# What you should do
Below are the records. Gather each line that holds "category".

# Information supplied
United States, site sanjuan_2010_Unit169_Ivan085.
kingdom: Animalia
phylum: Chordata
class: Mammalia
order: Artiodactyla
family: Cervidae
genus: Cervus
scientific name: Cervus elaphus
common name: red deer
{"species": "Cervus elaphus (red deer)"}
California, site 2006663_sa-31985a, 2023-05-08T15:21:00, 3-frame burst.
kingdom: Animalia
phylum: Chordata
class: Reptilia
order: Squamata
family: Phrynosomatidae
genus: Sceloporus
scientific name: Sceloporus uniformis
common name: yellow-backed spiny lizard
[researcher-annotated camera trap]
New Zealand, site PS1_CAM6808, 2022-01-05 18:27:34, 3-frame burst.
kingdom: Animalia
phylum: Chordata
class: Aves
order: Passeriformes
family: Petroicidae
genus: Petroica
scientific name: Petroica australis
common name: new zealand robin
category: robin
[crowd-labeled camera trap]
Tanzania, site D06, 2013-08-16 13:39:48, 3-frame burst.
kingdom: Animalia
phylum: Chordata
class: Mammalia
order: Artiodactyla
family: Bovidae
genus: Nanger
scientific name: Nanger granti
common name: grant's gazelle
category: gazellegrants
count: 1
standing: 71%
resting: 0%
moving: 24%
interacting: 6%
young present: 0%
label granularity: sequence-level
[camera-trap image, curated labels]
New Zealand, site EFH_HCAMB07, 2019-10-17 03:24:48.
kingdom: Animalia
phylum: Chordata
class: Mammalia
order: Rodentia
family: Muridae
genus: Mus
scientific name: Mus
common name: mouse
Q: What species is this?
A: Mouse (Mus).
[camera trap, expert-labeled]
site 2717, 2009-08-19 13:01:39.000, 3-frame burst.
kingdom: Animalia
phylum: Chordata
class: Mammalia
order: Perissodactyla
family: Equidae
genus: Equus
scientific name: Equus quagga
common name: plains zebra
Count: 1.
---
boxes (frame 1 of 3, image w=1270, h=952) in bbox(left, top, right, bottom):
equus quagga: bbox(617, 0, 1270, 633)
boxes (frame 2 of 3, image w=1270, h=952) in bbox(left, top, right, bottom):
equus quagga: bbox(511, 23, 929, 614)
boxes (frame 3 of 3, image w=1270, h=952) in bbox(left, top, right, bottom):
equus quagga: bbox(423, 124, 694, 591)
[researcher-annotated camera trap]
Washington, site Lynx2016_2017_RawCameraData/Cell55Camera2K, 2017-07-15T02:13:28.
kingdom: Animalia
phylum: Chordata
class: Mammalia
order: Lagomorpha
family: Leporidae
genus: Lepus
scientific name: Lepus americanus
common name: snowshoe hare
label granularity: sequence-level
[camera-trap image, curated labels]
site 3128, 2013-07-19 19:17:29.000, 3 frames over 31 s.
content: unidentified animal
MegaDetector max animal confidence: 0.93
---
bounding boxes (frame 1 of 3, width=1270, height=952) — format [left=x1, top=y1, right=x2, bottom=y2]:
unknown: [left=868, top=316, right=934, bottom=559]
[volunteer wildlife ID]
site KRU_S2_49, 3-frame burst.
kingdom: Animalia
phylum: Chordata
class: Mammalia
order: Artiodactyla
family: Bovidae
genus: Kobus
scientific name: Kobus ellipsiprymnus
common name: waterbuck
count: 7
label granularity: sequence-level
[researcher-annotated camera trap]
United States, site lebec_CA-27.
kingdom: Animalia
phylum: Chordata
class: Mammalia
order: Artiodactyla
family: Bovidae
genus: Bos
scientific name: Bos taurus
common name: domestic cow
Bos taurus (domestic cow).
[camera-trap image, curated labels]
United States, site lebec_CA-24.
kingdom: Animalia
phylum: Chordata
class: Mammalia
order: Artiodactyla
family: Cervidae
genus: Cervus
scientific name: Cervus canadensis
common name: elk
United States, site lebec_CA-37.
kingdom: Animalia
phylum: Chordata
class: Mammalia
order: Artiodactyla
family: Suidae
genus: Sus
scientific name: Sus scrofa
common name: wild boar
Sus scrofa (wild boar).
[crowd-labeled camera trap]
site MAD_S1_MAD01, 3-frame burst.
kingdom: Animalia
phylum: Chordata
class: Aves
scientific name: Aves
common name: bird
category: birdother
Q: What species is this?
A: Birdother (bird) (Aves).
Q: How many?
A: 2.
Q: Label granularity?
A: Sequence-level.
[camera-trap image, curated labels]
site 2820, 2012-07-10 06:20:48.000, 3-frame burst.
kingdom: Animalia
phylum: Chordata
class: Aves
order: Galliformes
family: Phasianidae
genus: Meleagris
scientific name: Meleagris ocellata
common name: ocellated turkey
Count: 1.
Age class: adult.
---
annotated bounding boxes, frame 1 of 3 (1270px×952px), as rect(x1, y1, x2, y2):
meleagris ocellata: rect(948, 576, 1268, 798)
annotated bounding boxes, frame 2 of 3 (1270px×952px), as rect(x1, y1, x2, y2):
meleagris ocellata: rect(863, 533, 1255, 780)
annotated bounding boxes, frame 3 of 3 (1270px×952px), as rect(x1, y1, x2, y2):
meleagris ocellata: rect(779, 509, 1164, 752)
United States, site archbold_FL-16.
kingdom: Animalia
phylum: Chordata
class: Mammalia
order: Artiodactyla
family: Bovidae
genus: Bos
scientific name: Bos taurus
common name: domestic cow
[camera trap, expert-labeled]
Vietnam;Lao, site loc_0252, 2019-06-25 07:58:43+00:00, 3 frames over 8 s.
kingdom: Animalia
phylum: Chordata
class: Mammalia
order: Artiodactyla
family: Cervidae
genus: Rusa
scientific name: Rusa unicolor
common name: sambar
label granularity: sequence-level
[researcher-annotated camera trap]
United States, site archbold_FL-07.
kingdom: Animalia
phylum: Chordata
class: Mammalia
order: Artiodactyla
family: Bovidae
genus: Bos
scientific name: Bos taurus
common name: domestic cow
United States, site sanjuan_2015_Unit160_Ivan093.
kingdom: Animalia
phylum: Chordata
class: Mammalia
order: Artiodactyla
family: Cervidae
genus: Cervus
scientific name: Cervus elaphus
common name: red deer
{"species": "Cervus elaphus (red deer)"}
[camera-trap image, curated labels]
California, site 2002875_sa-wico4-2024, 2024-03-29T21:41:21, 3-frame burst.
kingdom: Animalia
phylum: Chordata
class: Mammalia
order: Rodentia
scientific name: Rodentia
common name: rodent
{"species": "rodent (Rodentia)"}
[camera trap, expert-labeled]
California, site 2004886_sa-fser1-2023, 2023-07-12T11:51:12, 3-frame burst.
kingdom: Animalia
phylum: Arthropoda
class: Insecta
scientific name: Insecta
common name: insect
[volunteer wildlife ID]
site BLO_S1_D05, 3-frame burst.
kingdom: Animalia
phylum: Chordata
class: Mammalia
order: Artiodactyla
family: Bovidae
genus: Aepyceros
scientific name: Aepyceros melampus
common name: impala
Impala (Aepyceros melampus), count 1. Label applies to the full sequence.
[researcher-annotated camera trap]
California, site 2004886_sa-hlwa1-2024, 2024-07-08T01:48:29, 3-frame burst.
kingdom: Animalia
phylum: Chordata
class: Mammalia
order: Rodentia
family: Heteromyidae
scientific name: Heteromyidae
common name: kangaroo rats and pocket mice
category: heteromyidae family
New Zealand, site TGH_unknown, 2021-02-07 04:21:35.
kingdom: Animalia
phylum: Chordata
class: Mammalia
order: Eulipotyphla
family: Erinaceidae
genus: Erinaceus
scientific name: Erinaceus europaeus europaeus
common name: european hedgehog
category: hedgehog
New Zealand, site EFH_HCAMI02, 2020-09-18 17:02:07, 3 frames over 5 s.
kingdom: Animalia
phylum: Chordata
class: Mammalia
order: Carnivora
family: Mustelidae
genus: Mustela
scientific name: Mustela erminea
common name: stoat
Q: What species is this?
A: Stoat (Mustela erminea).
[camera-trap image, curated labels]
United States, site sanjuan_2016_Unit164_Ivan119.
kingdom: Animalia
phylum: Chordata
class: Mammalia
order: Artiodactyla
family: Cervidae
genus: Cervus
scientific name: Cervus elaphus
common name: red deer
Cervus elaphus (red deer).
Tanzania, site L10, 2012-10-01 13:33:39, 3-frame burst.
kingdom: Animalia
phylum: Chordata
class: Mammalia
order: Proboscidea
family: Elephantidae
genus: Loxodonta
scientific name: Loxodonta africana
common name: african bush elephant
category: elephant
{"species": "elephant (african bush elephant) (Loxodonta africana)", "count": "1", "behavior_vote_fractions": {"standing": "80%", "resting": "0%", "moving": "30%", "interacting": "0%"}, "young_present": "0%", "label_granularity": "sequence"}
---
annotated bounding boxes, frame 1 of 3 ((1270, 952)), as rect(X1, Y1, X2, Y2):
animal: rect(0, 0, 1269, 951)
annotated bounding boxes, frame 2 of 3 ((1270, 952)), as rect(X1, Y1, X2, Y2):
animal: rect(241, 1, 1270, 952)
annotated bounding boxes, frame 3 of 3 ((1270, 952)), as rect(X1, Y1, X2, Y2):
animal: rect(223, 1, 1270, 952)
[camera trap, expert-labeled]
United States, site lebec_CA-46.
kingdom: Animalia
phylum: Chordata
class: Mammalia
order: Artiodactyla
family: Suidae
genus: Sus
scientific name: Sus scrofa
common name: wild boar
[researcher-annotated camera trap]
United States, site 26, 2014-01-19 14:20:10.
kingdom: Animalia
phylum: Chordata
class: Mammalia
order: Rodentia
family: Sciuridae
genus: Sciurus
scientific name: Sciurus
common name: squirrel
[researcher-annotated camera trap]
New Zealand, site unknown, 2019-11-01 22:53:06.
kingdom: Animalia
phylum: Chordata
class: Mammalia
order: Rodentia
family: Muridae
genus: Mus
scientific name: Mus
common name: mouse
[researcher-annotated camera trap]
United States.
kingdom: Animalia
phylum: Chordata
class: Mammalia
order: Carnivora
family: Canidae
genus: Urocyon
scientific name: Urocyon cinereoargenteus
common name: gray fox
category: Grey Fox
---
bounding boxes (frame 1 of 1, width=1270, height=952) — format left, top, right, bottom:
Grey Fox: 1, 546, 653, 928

# Response to the exercise
category: robin
category: gazellegrants
category: birdother
category: heteromyidae family
category: hedgehog
category: elephant
category: Grey Fox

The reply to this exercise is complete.